The style of moderation I adopted with this group was linked to my research questions and theoretical framework. Since it was a large group, I had to control the discussion in various forms, to guide conversation, letting people speak and ensuring each member had an opportunity to participate. For my action research for my MA in TEFL, I had submitted the dissertation on the topic of ‘improving classroom interaction with effective pair work and group work’. (Ray, 2007) The theoretical knowledge of effective group work and practical experience of teaching ESOL was helpful for me to effectively moderate and navigate the discussion. I was flexible with the language use in this communication, which kept switching to different languages such as Gujarati, Hindi and English, for example, speaking of their experiences of racism they chose Gujarati rather than English or when they thought something very important that me as non-Gujarati should understand, they used Hindi. I wanted the participants to share the topics that were important to them freely, and as I am fluent in all three languages, I did not see it as a problem. In fact, it provided another dimension to my observation, i.e. the language preference for the topics that they considered important, which I have discussed in chapter six.

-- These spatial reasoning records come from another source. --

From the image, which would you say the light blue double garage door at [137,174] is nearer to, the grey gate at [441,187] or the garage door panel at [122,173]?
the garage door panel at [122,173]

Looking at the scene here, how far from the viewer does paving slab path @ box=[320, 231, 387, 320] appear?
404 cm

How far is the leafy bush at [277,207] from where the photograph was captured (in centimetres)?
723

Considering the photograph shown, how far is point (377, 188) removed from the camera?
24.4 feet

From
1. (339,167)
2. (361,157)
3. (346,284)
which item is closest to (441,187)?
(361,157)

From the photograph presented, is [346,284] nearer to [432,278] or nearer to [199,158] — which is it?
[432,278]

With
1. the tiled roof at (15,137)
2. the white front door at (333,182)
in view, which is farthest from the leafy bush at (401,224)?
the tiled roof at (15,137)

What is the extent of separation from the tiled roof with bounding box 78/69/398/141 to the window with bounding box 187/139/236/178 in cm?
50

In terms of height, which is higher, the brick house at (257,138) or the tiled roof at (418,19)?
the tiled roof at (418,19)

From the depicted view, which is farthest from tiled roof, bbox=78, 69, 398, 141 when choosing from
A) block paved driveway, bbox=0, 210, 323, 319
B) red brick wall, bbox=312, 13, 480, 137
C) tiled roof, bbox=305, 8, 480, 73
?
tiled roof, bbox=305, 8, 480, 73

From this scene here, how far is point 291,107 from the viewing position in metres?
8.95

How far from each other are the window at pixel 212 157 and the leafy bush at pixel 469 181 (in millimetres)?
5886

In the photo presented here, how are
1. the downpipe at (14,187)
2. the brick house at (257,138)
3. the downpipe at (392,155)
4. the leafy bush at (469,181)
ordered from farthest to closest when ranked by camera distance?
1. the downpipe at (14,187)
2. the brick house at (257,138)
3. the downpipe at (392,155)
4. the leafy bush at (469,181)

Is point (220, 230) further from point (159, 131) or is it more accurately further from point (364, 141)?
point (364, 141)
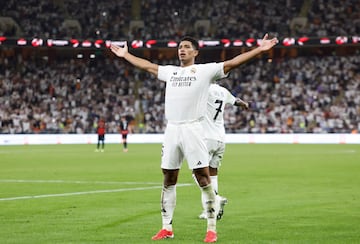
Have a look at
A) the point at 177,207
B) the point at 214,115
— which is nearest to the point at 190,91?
the point at 214,115

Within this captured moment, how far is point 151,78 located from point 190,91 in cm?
5641

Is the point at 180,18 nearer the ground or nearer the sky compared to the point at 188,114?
nearer the sky

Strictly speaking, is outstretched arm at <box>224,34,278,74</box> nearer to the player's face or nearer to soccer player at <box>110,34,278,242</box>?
soccer player at <box>110,34,278,242</box>

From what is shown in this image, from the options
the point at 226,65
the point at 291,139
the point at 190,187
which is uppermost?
the point at 226,65

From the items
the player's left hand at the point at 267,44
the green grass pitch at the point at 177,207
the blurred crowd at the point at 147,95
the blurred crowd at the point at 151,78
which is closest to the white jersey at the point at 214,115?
the green grass pitch at the point at 177,207

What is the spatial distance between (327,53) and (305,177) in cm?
4501

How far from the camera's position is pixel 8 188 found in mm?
18797

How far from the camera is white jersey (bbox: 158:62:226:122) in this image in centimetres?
985

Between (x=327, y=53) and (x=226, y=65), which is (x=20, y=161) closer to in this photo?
(x=226, y=65)

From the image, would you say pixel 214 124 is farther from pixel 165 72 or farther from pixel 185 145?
pixel 185 145

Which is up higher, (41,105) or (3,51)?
(3,51)

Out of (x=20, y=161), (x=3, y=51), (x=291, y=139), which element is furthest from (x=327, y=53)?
(x=20, y=161)

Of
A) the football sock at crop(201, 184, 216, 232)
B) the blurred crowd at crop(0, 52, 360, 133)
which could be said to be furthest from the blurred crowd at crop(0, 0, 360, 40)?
the football sock at crop(201, 184, 216, 232)

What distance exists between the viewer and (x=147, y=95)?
64.2 m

I was able to gather personal details of 20 participants that I interviewed one-to-one. As the first focus group consisted of only three participants, I was able to get their personal details as well. I couldn’t get all the personal details of the focus group participants. I learnt names and life stories in brief, of three participants from the focus group during informal chats, which I have discussed where I found them to be relevant.
In conclusion, this study has attempted to understand the challenges for a particular fragment, i.e. Gujarati community, of larger South Asian community. It aims to comprehend how the women understand themselves as they try to learn English, and how through the negotiations of ethnic and cultural social identifies they reinvent their self within the structures of family, neighbourhood and larger social networks. These data will be looked at in greater detail in the next four chapters and will allow us to situate the 23 women within the context of the larger South Asian population. The stories of their language learning and the impact of this on the construction of identity will be discussed and the research will show, groups and individuals of unequal power and unequal access to resources and to dominant ways of being try to find and produce a liveable third space (Butler, 2004).